9条明文改憲は到底認めることはできません。国会発議・国民投票は、それ自体が労働組合に対する攻撃になります。
 愛媛でも多くの労働者、県民と団結して明文改憲を許さない取り組みをがんばっていきたい。愛媛には伊方原発があります。毎週の金曜行動、一週も欠かさず仲間が引き継いでいます。廃炉までがんばります。

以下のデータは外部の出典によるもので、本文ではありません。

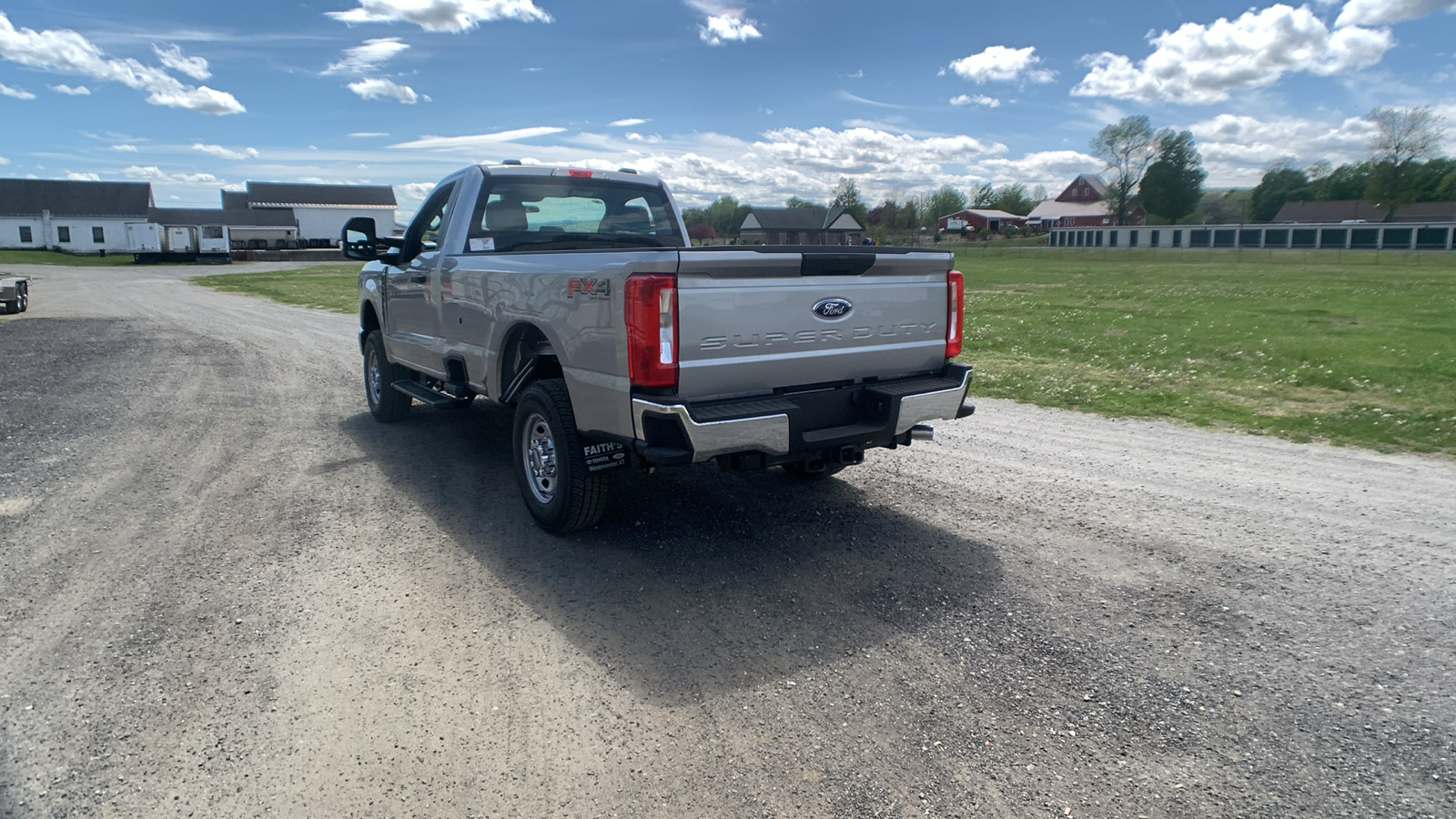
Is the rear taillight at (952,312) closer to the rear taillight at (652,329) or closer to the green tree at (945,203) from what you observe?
the rear taillight at (652,329)

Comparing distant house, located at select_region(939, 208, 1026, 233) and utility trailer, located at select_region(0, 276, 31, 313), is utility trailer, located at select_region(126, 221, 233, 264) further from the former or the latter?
→ distant house, located at select_region(939, 208, 1026, 233)

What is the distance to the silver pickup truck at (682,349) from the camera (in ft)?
14.0

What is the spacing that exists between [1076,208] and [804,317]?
12891cm

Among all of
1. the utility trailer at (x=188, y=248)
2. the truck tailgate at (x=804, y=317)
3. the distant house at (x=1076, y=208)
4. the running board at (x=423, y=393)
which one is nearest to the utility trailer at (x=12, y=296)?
the running board at (x=423, y=393)

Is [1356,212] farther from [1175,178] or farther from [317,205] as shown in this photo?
[317,205]

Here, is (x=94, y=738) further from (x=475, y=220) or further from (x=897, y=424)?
(x=475, y=220)

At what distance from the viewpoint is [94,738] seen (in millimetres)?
3162

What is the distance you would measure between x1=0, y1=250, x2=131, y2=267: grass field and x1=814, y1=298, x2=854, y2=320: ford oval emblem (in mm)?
61321

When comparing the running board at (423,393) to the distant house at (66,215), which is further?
the distant house at (66,215)

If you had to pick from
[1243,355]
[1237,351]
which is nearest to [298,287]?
[1237,351]

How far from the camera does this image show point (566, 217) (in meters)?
6.78

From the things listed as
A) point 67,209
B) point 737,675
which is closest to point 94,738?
point 737,675

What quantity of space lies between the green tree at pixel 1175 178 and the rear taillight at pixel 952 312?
321 feet

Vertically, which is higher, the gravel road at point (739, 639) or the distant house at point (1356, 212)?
the distant house at point (1356, 212)
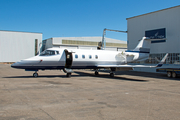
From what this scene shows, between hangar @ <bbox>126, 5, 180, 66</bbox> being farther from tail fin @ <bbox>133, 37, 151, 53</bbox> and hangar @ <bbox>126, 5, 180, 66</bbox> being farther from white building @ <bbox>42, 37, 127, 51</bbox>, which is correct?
white building @ <bbox>42, 37, 127, 51</bbox>

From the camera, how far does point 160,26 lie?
88.6 ft

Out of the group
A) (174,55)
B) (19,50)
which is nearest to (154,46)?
(174,55)

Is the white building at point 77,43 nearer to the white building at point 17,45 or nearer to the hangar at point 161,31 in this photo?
the white building at point 17,45

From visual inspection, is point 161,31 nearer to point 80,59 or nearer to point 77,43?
point 80,59

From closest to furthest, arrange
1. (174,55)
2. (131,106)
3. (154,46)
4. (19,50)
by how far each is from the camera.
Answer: (131,106)
(174,55)
(154,46)
(19,50)

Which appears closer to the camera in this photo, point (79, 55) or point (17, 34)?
point (79, 55)

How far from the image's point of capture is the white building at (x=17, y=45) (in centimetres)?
6338

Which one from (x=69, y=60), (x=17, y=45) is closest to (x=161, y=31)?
(x=69, y=60)

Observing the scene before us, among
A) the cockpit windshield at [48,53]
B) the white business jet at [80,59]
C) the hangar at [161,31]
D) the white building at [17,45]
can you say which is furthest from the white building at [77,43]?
the cockpit windshield at [48,53]

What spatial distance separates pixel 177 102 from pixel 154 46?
21122 millimetres

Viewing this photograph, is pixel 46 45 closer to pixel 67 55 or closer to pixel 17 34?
pixel 17 34

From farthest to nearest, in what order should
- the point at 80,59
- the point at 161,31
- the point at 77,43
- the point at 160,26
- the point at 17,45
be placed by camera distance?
the point at 17,45 → the point at 77,43 → the point at 160,26 → the point at 161,31 → the point at 80,59

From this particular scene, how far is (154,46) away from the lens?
91.7 feet

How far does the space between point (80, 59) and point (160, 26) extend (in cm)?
1478
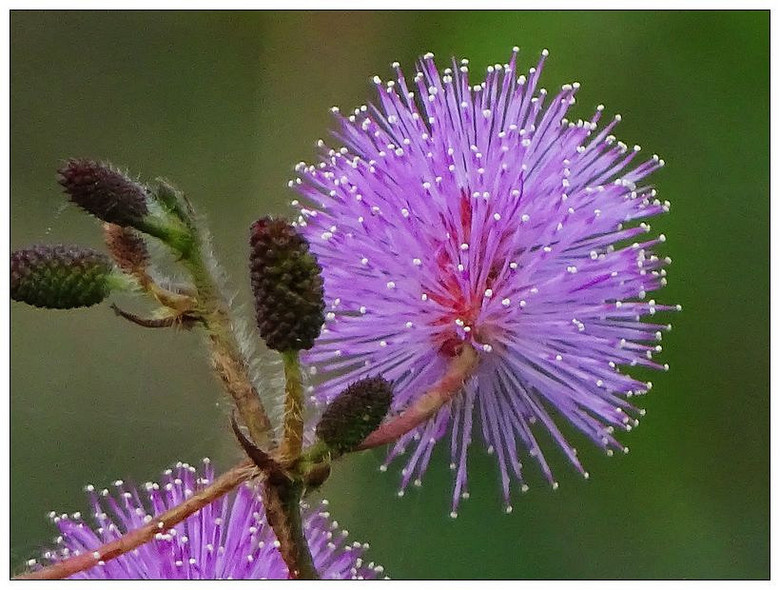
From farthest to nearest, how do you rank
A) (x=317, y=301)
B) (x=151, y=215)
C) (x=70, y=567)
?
(x=70, y=567) → (x=151, y=215) → (x=317, y=301)

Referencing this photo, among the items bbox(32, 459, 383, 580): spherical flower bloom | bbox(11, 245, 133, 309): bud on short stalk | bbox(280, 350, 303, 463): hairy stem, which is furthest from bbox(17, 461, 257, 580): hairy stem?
bbox(11, 245, 133, 309): bud on short stalk

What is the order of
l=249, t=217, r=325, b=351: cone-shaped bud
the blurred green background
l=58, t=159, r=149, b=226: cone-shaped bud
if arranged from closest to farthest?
1. l=249, t=217, r=325, b=351: cone-shaped bud
2. l=58, t=159, r=149, b=226: cone-shaped bud
3. the blurred green background

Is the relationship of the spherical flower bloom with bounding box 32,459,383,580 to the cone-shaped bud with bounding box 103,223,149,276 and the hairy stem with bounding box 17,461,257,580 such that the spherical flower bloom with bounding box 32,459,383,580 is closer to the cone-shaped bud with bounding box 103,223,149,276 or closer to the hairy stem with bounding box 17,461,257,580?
the hairy stem with bounding box 17,461,257,580

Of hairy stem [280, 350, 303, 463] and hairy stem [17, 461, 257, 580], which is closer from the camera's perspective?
hairy stem [280, 350, 303, 463]

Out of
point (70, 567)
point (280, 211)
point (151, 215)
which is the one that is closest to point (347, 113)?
point (280, 211)

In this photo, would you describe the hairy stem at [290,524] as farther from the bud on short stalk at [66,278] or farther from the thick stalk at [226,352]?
the bud on short stalk at [66,278]
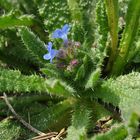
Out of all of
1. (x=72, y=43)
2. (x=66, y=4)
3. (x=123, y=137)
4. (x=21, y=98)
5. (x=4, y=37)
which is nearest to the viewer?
(x=123, y=137)

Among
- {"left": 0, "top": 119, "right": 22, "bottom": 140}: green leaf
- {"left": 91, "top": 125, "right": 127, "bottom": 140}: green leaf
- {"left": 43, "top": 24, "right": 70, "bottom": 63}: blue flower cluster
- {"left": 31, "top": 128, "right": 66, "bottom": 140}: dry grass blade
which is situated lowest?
{"left": 91, "top": 125, "right": 127, "bottom": 140}: green leaf

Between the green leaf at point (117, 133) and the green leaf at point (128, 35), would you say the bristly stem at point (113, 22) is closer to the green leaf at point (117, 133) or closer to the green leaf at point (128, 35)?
the green leaf at point (128, 35)

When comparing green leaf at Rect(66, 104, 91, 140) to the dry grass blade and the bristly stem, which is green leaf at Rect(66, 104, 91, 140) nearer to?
the dry grass blade

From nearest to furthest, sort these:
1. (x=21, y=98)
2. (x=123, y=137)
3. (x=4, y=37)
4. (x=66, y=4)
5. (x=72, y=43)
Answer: (x=123, y=137)
(x=72, y=43)
(x=21, y=98)
(x=66, y=4)
(x=4, y=37)

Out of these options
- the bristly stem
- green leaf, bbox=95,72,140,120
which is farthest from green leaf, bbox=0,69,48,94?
the bristly stem

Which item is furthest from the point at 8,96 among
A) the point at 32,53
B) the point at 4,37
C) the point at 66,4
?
the point at 66,4

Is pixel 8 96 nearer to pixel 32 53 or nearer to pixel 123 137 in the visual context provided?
pixel 32 53

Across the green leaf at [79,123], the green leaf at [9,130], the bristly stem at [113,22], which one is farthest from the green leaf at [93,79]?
the green leaf at [9,130]

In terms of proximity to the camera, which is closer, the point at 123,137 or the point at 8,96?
the point at 123,137
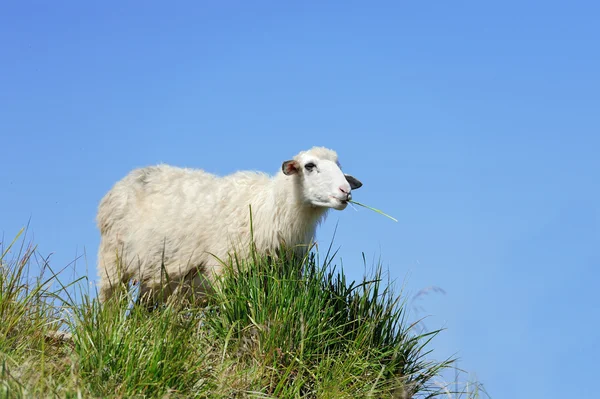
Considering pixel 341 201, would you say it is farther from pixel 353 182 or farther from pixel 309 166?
pixel 353 182

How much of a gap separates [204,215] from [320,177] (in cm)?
167

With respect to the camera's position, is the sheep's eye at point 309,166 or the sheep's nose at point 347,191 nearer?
the sheep's nose at point 347,191

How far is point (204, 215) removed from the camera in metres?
8.74

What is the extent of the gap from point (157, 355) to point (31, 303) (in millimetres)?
1825

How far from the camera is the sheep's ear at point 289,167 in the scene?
7925 millimetres

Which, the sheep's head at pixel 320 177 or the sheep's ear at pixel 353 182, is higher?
the sheep's ear at pixel 353 182

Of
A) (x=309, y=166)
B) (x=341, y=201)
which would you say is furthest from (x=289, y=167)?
(x=341, y=201)

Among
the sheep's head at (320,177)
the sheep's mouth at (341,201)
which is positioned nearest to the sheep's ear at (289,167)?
the sheep's head at (320,177)

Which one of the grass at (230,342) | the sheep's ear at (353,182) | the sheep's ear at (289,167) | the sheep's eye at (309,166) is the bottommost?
the grass at (230,342)

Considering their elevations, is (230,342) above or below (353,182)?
below

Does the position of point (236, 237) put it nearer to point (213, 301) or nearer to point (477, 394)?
point (213, 301)

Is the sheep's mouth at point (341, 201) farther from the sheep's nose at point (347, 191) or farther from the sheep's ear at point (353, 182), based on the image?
the sheep's ear at point (353, 182)

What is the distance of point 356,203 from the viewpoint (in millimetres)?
7852

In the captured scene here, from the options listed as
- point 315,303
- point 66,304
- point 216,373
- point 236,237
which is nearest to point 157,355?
point 216,373
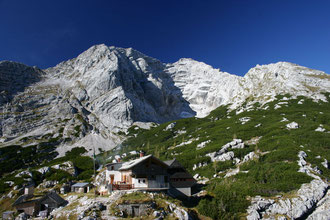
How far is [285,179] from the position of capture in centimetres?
3919

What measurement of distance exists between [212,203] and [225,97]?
528 feet

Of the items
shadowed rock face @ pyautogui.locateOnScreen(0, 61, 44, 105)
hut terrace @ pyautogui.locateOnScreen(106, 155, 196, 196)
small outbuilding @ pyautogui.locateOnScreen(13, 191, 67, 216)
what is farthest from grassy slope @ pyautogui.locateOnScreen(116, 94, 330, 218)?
shadowed rock face @ pyautogui.locateOnScreen(0, 61, 44, 105)

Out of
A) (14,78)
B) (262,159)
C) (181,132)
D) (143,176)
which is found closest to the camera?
(143,176)

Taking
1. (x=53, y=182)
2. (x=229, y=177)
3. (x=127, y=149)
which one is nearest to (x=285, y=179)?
(x=229, y=177)

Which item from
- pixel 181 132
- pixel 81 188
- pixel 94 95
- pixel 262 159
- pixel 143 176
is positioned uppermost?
pixel 94 95

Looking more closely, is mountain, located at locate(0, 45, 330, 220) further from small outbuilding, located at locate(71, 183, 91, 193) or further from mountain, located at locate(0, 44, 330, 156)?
small outbuilding, located at locate(71, 183, 91, 193)

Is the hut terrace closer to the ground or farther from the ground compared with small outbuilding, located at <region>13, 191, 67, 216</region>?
farther from the ground

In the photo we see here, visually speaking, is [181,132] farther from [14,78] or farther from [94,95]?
[14,78]

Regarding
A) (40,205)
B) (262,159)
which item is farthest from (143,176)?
(262,159)

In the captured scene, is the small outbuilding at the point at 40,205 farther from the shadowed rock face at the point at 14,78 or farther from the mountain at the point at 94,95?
the shadowed rock face at the point at 14,78

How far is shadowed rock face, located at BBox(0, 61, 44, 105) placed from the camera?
139625mm

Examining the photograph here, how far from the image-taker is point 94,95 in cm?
14988

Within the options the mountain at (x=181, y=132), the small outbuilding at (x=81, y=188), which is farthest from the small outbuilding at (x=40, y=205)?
the small outbuilding at (x=81, y=188)

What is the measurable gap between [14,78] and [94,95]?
5301 cm
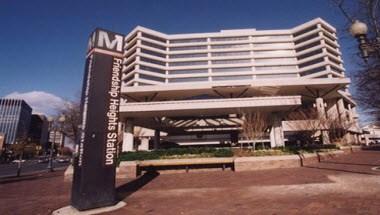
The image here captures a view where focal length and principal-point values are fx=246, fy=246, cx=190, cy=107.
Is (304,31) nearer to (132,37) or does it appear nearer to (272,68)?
(272,68)

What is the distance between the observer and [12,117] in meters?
103

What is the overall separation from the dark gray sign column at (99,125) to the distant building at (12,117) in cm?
11331

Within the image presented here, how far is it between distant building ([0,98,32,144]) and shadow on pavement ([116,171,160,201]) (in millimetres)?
108629

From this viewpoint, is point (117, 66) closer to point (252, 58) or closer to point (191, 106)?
point (191, 106)

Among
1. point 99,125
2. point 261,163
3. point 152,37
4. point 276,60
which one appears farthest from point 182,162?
point 152,37

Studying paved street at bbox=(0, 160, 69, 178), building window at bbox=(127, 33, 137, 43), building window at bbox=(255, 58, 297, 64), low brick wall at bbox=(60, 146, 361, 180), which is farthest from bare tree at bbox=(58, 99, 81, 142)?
building window at bbox=(255, 58, 297, 64)

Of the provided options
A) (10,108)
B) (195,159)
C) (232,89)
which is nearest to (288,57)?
(232,89)

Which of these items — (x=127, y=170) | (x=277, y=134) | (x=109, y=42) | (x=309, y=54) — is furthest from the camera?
(x=309, y=54)

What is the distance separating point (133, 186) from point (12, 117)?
382ft

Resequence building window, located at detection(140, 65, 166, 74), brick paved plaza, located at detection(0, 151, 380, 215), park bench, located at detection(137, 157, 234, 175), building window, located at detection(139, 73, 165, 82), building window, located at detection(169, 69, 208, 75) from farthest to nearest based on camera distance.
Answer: building window, located at detection(169, 69, 208, 75) → building window, located at detection(140, 65, 166, 74) → building window, located at detection(139, 73, 165, 82) → park bench, located at detection(137, 157, 234, 175) → brick paved plaza, located at detection(0, 151, 380, 215)

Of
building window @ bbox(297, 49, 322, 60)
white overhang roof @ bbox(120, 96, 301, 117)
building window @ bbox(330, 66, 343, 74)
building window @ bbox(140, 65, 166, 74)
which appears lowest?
white overhang roof @ bbox(120, 96, 301, 117)

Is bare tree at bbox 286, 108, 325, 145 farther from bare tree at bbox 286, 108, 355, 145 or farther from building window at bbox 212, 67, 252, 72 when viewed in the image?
building window at bbox 212, 67, 252, 72

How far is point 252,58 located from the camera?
Result: 77.2m

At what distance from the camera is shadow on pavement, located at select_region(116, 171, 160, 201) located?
954 centimetres
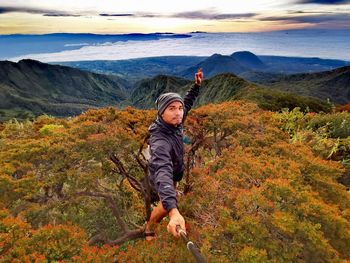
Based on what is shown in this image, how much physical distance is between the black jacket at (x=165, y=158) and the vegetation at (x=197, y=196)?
1.10 metres

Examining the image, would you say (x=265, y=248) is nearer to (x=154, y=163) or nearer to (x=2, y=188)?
(x=154, y=163)

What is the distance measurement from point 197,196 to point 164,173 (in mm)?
2199

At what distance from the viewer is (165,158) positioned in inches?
234

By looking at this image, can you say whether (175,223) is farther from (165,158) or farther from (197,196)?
(197,196)

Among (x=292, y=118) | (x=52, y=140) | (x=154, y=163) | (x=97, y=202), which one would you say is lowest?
(x=97, y=202)

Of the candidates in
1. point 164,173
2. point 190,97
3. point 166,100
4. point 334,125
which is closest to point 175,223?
point 164,173

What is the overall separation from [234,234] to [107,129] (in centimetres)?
755

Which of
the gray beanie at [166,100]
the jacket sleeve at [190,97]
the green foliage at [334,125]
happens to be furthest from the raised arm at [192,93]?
the green foliage at [334,125]

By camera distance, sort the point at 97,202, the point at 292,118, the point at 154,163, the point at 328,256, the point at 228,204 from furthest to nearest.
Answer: the point at 292,118, the point at 97,202, the point at 228,204, the point at 154,163, the point at 328,256

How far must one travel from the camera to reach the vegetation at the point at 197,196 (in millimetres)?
5766

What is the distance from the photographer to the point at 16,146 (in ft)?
39.8

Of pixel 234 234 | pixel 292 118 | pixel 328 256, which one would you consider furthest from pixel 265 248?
pixel 292 118

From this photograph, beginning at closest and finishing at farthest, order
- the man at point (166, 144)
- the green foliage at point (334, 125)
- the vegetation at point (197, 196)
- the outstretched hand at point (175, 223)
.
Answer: the outstretched hand at point (175, 223) < the vegetation at point (197, 196) < the man at point (166, 144) < the green foliage at point (334, 125)

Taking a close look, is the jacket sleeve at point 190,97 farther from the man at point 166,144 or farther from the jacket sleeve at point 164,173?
the jacket sleeve at point 164,173
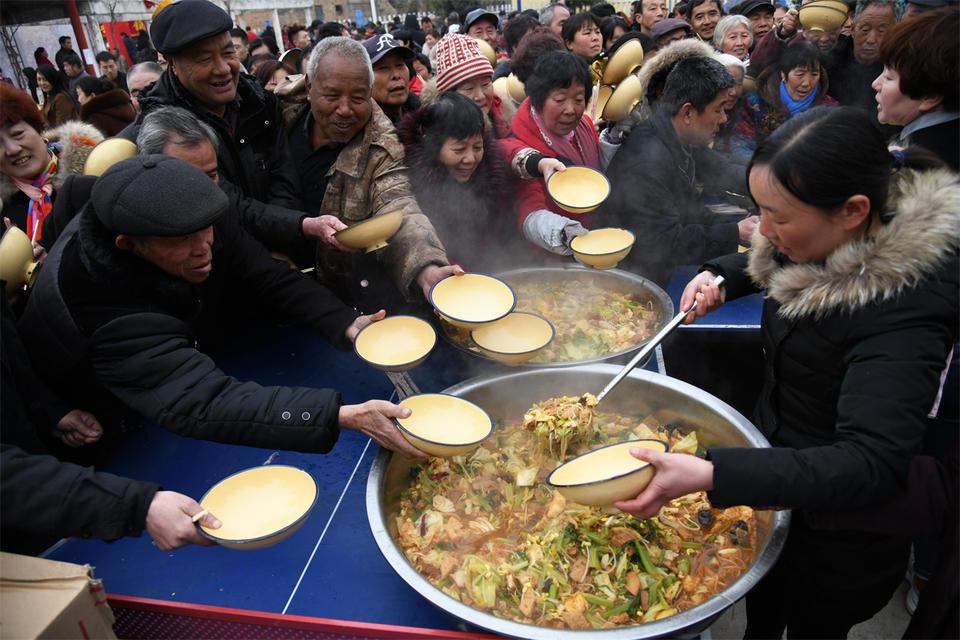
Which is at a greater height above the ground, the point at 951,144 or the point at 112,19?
the point at 112,19

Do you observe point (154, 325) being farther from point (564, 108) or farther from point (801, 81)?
point (801, 81)

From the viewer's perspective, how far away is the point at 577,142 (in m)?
3.77

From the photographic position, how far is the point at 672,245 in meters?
3.26

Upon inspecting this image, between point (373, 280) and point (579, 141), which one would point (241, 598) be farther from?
point (579, 141)

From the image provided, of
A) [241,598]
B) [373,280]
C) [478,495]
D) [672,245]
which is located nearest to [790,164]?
[478,495]

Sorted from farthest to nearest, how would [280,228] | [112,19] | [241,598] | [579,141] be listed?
[112,19] → [579,141] → [280,228] → [241,598]

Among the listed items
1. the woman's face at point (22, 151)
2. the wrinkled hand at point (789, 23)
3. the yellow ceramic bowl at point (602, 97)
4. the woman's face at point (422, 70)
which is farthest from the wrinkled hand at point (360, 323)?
the woman's face at point (422, 70)

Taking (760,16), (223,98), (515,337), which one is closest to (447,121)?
(223,98)

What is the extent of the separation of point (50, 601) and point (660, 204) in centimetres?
310

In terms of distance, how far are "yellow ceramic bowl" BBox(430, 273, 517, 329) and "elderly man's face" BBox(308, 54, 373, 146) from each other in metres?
1.06

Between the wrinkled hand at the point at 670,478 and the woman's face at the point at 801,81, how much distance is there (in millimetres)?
4524

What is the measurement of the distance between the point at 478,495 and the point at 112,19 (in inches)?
876

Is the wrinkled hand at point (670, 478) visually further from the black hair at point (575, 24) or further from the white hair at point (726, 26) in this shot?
the white hair at point (726, 26)

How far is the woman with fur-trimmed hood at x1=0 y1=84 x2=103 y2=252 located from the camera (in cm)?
300
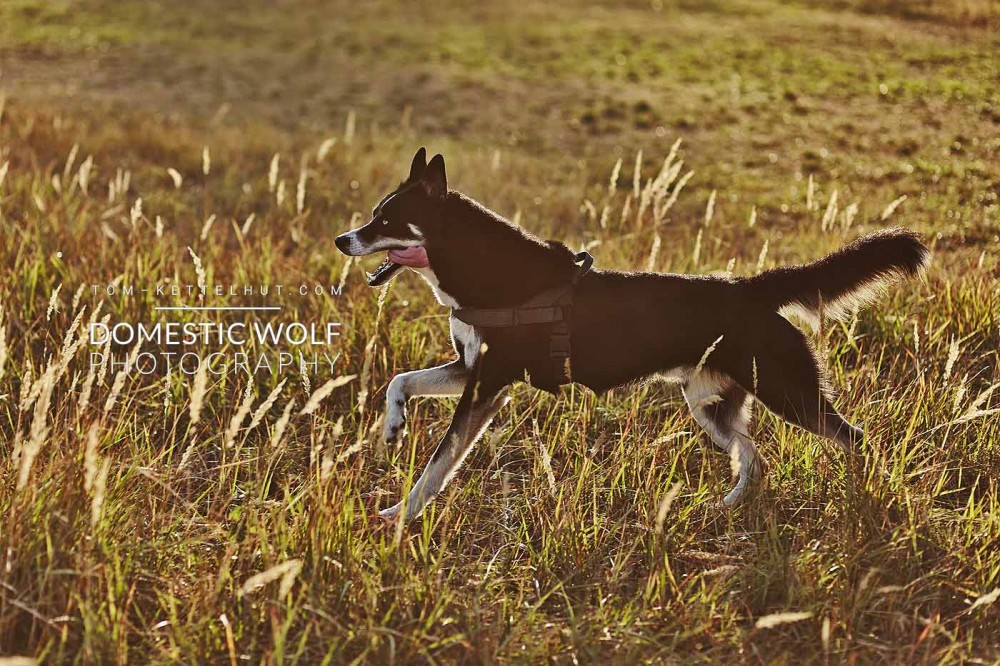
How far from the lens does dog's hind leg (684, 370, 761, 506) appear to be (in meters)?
4.23

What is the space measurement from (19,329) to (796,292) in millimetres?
4352

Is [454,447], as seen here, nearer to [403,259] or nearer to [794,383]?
[403,259]

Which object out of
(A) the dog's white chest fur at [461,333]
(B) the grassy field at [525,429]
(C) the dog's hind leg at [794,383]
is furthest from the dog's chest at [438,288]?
(C) the dog's hind leg at [794,383]

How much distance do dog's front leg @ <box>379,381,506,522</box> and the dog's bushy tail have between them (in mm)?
1299

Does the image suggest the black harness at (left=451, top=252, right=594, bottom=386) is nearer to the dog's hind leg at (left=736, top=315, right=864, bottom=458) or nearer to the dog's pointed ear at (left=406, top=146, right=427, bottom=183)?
the dog's pointed ear at (left=406, top=146, right=427, bottom=183)

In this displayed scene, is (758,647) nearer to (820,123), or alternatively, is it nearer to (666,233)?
(666,233)

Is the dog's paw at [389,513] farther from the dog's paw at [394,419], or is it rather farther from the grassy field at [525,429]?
the dog's paw at [394,419]

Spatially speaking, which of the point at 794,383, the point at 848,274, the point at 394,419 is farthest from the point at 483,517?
the point at 848,274

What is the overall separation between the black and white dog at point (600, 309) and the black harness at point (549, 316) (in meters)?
0.02

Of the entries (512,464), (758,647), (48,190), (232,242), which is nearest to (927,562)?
(758,647)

(写真 1047名解雇撤回までJRと闘う決意を表明する中村仁さん)

●中村 仁(動労千葉争議団)
 私たちは不当に差別されて採用されなかったけれど支援してくれる全国の仲間と会えて、労働運動のことも、人間と人間の関係のことも話ができた。全国の人たちが職場で苦闘し「動労千葉ががんばっているから一緒に」と言ってくれる。すごくありがたいと思っています。だからやっぱり解雇撤回をかちとらないといけないと思います。
 中曽根の野望を安倍が貫徹しようとしている。われわれが絶対反対で闘おう。

●小玉忠憲(動労総連合1047協議会代表)
 国鉄分割・民営化から31年になりました。なぜ私がJR不採用なのか。上司、課長、局長、誰に聞いても「分かりません」。
これで解雇、ふざけるな! この過程がついに明らかになった。JRに責任があることが確
定した。
 最高裁決定に従わない会社がJR。団体交渉にも応じない。
実力闘争しかない。民主労総のようにゼネストのできる労働組合をつくろう。
 6月17日に秋田で40人の総決起集会を開催しました。30年間、秋田支社の敷地に入ることができませんでした。しかし、20人で敷地内に入って「判決に従わないお前たちが不当だ。新たな不当労働行為をやめろ」と堂々と申入書を読み上げました。